START Records provided
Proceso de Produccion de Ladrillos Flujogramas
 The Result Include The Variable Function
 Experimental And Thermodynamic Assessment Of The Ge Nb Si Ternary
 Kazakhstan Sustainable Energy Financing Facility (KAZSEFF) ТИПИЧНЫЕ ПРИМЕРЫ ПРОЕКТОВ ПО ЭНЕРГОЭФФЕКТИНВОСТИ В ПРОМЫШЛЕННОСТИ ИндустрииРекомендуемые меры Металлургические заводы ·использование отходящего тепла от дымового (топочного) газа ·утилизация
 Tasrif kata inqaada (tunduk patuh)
END Records provided
#### [About this task]
The response should be an exact copy of the lines from the one with "The Result Include The Variable Function" through the end of the data, with no other text.

#### [Task result]
 The Result Include The Variable Function
 Experimental And Thermodynamic Assessment Of The Ge Nb Si Ternary
 Kazakhstan Sustainable Energy Financing Facility (KAZSEFF) ТИПИЧНЫЕ ПРИМЕРЫ ПРОЕКТОВ ПО ЭНЕРГОЭФФЕКТИНВОСТИ В ПРОМЫШЛЕННОСТИ ИндустрииРекомендуемые меры Металлургические заводы ·использование отходящего тепла от дымового (топочного) газа ·утилизация
 Tasrif kata inqaada (tunduk patuh)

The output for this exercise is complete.